La promotion de l’investissement est au cœur des priorités du gouvernement. Depuis 2020, des réformes profondes ont été engagées par le chef de l’État dans divers domaines, avec pour objectif de diversifier l’économie nationale. En effet, des avantages fiscaux et parafiscaux ont été instaurés afin de soutenir les entreprises productives tout en réduisant la pression fiscale.
Par Akrem R.
Cette dernière était, avant 2019, perçue par les chefs d’entreprises comme un frein au développement économique en Algérie, tout en apportant un soutien indirect aux importateurs. Les chiffres du commerce extérieur entre 2010 et 2019 illustrent cette «réalité amère», avec une facture des importations ayant atteint son plus haut niveau en 2014, à 60 milliards de dollars ! Ainsi, la mise en place d’une nouvelle politique incitative pour l’investissement, incluant des réductions fiscales, est devenue une nécessité.
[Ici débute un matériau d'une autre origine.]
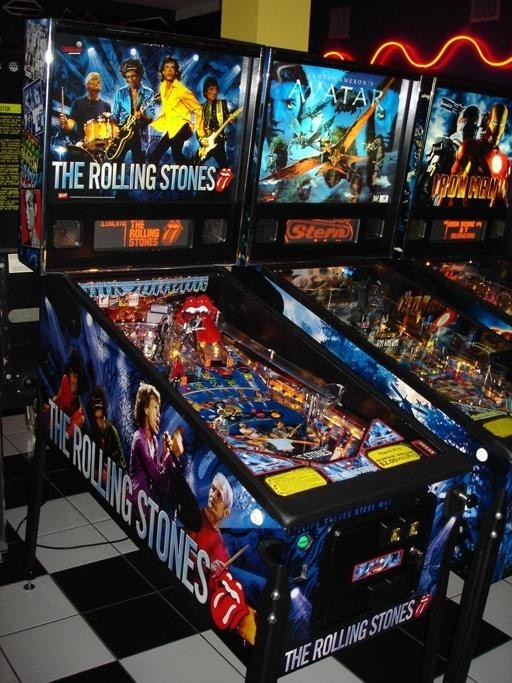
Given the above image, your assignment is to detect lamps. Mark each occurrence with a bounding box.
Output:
[221,1,312,54]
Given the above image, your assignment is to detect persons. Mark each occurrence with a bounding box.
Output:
[87,385,127,489]
[59,71,112,148]
[39,350,86,448]
[99,59,156,196]
[175,471,232,592]
[141,57,203,195]
[124,380,186,534]
[263,62,312,150]
[133,311,331,456]
[194,75,240,195]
C’est dans ce cadre que le président de la République, Abdelmadjid Tebboune, a œuvré pour réviser le système fiscal des entreprises, dans le but de stimuler la productivité des entreprises opérant en Algérie. Il a donné instruction d’incorporer dans les dispositions de la Loi de finance 2024, la suppression de la taxe sur l’activité professionnelle (TAP) pour les secteurs d’activités (BTPH, tourisme, services et négoce).
L’exonération pour l’industrie a déjà été codifiée dans la Loi de Finances 2022. Cette décision a eu un impact significatif sur le coût fiscal des actionnaires en Algérie.
Elle a permis de réduire le taux fiscal de 43,4 % à 37,32 % pour le secteur du BTPH, de 43,4 % à 37,32 % pour le secteur du tourisme, et de 45,6 % à 39,76 % pour les secteurs tertiaire et commercial, indique le cabinet FINABI Conseil dans une étude sur le coût fiscal pour un investisseur dans une société (personne morale) en 2025.
Cette décision « salutaire » du président de la République a entraîné une réduction du coût fiscal de 6,08 % pour les secteurs du BTPH et du tourisme, et de 5,84 % pour les secteurs commercial et de services, ajoute la même étude.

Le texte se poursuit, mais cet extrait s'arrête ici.